Sunday, March 17, 2019

Designing Learning



Today's slice is a draft post that comes out of the Blogger vault. I originally wrote it in 2016.

Post it notes--in heart shapes-- were on sale at Office Depot last week. I had to have them for today's activity. Teachers at my school were charged with delivering a design question four (DQ4) lessons this week. Marzano's DQ4 concerns investigations. School-wide students are testing hypothesis, making a prediction, creating, researching, inquiring, evaluating and reflecting. That's the plan.

It is the end of a marking period. I know many of you have exams at the end of your marking periods. We don't have exams exactly.  Teachers do not give exams mid-year like we used to; we're not allowed. Now only select courses are tested mid-year and the tests given (most, end of course exams for half-credit classes) were created off-site by others and facilitated by teachers on campus this week. Many are computer-based. My students in English 2, are assessed by the Florida Standards Assessment (FSA), our state test, so now students do not have a mid-year assessment grade that figures into their course grade. Teachers are not "allowed" to create or give an exam, but we can give a nine weeks test or, an assessment. My mid-year assessment has been an individualized essay question I write for students based on their independent reading choices ( I wrote about them here and here). We will get to them, but not this week. This week, my PLC and reading coach planned other activities for us: computer-based, essay test practice and our DQ4 activity.

I am enjoying our DQ4 activity. I love the buzz of conversation and the swagger of challenge as students present and rebut arguments. We've been teaching argument and my PLC (our tenth grade English teacher team) decided to do an activity that asks students to argue for a heart transplant patient. Students, working in teams, would have time to create, argue, rebut and close their cases. One of the teachers in my group did a"Who gets the heart?" activity during an AP Language and Composition training. She shared the set up and we were off.

Getting to the Heart of Argument

I modified her original handouts to suit my students. I added a couple of articles to prime the pump (knowing I could use them to assess close reading/annotation) and I imposed a bit more structure on the patient profiles with help from sources I found online.

Patient advocacy groups crafting their arguments before appearing before the board. 

The Medical Board working on criteria for patient selection.
                                        

Today, revisiting this draft from two years ago, I am thinking about all of the ways we let kids lead the learning. During this learning experience, kids did not lead. They did design the experience or set the goals or have too much choice in terms of what and when and how. They did have opportunities to DO, to choose their roles and to research to craft their argument. Some performances in class are more guided than others.

++++++

**Work order A:** From the blog post on designing learning, copy out everything from "I am enjoying" down to "we were off.".
**Work order B:** Decide whether each statement agrees with the blog post on designing learning, answering yes or no and quoting the words of the post that settle it: (i) The heart-shaped Post-it notes were on sale at Office Depot. (ii) Students in English 2 are assessed by the Florida Standards Assessment. (iii) The draft post was originally written in 2018.

++++++

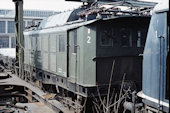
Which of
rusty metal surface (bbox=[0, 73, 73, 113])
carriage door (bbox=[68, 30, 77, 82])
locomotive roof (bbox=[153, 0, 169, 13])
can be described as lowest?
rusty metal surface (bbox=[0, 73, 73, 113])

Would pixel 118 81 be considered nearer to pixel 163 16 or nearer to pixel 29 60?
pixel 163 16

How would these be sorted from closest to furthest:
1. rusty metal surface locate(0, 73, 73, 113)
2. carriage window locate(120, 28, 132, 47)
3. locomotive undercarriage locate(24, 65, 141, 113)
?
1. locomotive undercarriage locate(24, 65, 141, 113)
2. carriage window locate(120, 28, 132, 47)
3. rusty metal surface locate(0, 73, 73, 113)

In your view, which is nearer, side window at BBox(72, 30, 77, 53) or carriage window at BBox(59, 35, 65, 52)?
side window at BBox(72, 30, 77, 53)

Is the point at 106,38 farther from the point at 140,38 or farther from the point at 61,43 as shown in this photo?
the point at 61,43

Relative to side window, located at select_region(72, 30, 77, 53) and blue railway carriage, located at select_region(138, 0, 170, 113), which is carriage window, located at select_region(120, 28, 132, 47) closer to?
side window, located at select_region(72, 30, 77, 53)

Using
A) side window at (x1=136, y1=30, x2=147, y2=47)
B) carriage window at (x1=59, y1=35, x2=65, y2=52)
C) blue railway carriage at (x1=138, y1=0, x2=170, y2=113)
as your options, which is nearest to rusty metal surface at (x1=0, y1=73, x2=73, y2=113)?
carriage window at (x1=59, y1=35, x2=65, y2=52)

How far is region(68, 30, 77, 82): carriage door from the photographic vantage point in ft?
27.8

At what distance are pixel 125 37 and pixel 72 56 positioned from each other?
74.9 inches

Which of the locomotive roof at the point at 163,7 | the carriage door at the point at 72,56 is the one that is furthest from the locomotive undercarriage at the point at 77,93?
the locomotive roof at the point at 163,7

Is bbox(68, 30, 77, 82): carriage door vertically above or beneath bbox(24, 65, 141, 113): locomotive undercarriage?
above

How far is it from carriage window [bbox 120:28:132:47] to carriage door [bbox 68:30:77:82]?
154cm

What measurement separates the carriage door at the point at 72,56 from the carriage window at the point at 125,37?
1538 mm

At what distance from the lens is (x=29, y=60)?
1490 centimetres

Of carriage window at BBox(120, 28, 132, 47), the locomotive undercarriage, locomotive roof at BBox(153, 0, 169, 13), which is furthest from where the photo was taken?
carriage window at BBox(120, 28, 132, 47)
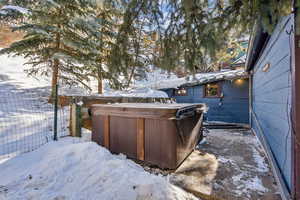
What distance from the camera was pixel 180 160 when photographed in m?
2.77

++++++

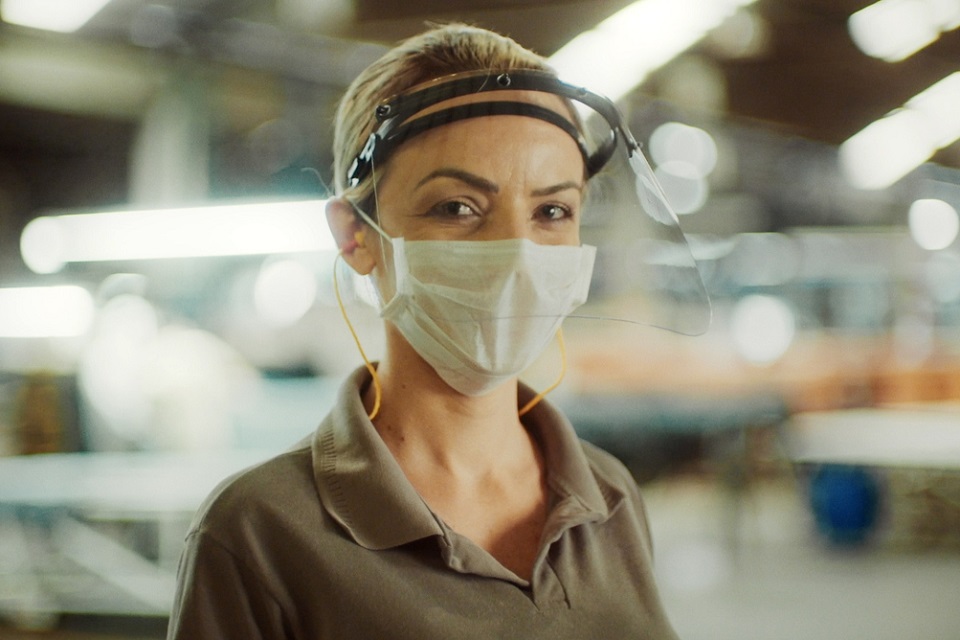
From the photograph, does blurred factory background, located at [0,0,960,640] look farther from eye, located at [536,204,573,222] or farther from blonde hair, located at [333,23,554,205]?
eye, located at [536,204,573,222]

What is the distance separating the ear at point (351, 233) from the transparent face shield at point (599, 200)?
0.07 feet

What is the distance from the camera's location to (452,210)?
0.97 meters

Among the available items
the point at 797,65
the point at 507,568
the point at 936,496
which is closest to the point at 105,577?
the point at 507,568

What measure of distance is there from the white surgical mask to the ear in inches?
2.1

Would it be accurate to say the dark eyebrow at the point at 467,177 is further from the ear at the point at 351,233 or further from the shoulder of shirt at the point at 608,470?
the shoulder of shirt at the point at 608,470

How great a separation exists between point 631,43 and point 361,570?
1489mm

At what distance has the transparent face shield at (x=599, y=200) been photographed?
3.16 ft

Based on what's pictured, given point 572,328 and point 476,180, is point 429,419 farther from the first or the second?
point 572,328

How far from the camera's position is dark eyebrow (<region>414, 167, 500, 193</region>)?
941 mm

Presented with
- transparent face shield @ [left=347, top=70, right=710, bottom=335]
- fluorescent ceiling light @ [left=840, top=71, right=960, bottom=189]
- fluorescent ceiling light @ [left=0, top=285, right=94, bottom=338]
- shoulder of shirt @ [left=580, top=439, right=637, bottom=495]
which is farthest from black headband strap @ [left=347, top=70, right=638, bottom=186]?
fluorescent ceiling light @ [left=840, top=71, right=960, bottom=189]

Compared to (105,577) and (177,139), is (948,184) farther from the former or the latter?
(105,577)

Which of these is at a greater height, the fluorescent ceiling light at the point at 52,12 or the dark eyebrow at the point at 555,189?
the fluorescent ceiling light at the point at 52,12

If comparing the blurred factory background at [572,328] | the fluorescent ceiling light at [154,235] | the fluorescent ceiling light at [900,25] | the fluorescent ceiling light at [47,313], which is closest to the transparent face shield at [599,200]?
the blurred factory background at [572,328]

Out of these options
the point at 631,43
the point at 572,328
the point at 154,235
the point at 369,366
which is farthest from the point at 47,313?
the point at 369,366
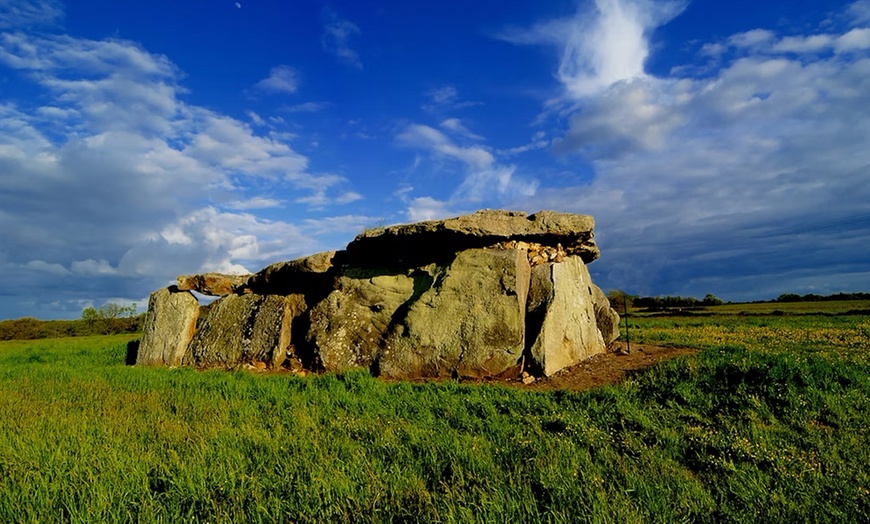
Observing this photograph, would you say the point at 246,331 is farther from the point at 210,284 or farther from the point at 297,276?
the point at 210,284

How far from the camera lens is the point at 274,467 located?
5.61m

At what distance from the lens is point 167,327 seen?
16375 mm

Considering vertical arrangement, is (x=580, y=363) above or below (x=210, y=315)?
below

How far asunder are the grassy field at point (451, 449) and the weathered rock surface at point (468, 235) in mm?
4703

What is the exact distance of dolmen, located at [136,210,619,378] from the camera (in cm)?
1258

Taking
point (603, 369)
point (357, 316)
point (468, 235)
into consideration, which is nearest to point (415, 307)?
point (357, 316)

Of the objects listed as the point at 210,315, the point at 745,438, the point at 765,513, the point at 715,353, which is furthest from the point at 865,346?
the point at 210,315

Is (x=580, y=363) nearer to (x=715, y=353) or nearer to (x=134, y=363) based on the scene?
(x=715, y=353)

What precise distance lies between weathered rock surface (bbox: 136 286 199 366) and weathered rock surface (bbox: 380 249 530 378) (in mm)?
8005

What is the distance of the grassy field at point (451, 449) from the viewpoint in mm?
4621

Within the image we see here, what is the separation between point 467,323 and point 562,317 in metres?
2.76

++++++

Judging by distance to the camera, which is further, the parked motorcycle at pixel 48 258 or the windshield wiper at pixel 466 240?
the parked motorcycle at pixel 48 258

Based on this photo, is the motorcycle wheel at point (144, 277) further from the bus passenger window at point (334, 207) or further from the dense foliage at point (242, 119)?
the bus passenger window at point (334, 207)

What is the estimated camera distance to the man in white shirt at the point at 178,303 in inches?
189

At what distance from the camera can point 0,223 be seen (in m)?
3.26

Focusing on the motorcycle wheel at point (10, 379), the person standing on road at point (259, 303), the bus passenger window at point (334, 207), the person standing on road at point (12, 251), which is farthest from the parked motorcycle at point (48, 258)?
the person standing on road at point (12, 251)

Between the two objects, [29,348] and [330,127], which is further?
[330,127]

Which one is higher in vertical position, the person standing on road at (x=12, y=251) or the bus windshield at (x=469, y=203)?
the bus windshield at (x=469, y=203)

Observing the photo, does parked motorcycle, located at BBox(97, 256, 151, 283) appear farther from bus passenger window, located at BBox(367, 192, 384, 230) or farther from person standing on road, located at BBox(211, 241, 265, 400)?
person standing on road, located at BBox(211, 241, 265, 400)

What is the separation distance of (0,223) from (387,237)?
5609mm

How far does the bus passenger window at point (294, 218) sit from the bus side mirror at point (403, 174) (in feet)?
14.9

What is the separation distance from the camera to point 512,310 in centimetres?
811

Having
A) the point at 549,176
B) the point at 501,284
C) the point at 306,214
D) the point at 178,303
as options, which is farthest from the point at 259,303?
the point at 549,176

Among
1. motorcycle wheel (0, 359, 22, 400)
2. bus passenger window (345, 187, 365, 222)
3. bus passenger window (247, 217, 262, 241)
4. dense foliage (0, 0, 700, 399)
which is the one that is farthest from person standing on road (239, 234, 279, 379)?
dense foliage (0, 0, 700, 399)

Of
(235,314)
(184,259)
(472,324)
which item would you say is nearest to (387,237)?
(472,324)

++++++

**Exercise solution A:**
I am enjoying our DQ4 activity. I love the buzz of conversation and the swagger of challenge as students present and rebut arguments. We've been teaching argument and my PLC (our tenth grade English teacher team) decided to do an activity that asks students to argue for a heart transplant patient. Students, working in teams, would have time to create, argue, rebut and close their cases. One of the teachers in my group did a"Who gets the heart?" activity during an AP Language and Composition training. She shared the set up and we were off.

**Exercise solution B:**
(i) Yes: "Post it notes--in heart shapes-- were on sale at Office Depot last week."
(ii) Yes: "My students in English 2, are assessed by the Florida Standards Assessment (FSA), our state test"
(iii) No: "I originally wrote it in 2016."